Here’s how it works: You set up a recurring weekly meeting with yourself—30 minutes to an hour every Friday to plan your upcoming week. This is your time to review your goals, evaluate progress, check upcoming deadlines and events, prioritize tasks, and organize your week accordingly. Sounds similar to your lab or team meetings, doesn’t it?

Setting aside time to plan your work week ahead helps you begin with a clear understanding of what needs to be done. This way, you run the week instead of the week running you.

Bottom line: If you want to feel less chaotic and more in control of your time while still having a life, this book will show you how. It’s the perfect companion to your New Year’s goal of achieving a better work-life balance.

Make This Year Different

New Year’s resolutions fail because they’re all aspiration and no action plan. But these two books give you exactly what you need to turn intentions into results.

Want to communicate your research more effectively? Read Talk Like TED and practice the techniques on your next presentation. Want to feel less overwhelmed by your schedule?

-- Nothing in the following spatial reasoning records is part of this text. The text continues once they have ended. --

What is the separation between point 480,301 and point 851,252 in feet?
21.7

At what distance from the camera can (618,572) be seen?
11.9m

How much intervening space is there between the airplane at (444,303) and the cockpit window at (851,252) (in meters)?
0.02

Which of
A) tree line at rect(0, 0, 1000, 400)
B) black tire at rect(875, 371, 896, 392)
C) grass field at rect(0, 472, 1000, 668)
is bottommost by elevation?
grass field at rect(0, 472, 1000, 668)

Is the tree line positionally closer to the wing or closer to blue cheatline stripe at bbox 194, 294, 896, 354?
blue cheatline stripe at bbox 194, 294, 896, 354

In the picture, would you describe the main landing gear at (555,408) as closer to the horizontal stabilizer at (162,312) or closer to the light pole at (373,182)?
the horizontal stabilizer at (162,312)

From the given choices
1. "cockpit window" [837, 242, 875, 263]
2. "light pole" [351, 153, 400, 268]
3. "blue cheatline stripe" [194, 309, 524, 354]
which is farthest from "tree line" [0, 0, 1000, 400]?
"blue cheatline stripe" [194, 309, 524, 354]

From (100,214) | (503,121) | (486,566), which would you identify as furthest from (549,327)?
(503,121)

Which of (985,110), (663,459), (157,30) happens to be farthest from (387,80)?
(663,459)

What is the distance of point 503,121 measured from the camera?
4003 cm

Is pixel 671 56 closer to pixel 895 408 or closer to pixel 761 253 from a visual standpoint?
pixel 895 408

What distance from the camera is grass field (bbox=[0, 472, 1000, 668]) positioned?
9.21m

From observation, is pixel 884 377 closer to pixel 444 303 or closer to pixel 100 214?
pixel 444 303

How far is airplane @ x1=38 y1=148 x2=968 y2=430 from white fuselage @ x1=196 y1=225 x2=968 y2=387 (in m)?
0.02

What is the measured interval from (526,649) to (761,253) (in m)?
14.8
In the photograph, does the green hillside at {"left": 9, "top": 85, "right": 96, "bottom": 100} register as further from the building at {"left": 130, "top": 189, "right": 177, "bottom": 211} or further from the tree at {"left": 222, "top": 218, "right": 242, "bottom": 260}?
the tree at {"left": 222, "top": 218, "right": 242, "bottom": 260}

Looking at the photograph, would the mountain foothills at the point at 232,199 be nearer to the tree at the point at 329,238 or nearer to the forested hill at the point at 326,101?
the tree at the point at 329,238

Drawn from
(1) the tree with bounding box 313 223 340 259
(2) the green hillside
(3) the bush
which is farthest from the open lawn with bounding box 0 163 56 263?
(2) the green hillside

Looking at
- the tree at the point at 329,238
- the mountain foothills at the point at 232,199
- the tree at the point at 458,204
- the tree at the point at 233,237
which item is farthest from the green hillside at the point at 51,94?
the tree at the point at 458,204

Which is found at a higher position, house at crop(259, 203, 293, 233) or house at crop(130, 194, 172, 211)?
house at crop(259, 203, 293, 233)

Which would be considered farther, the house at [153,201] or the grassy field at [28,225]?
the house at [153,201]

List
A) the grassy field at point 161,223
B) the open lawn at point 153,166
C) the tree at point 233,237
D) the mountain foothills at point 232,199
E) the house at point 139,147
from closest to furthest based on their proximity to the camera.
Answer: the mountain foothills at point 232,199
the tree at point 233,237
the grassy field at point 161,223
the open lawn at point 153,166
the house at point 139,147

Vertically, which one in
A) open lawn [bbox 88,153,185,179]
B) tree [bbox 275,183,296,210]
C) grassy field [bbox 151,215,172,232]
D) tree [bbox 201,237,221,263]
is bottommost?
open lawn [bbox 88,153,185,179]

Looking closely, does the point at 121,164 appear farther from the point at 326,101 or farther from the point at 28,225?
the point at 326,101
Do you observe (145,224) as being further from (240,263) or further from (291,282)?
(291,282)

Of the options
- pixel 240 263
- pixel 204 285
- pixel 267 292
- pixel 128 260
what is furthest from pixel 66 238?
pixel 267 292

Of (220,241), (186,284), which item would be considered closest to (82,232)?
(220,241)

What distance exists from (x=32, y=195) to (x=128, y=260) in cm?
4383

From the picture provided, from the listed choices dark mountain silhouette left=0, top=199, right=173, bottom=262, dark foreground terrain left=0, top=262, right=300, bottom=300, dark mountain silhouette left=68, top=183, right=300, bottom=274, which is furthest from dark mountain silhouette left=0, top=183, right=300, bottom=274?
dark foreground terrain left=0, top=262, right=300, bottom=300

Implement Tranquility by Tuesday’s Friday planning ritual starting this week.

These books complement each other perfectly: one helps you articulate your ideas with clarity and confidence, the other helps you create the time and space to pursue your goals without burning out. Together, they form a solid foundation for a year of meaningful progress.

They won’t do the work for you, but they’ll give you the frameworks and strategies you need to move forward. And that’s better than any New Year’s resolution list.

So, here’s to a year of clearer communication, better time management, and maybe even some tranquility!

You’ve got this.

About The Author

Dara Wilson-Grant is a Career Coach, Licensed Mental Health Counselor, and Director of Postdoc Career Development at the University of North Carolina at Chapel Hill. As the founder of Careers in Bloom, she specializes in transforming uncertainty into clear direction for postdocs and graduate students across all disciplines.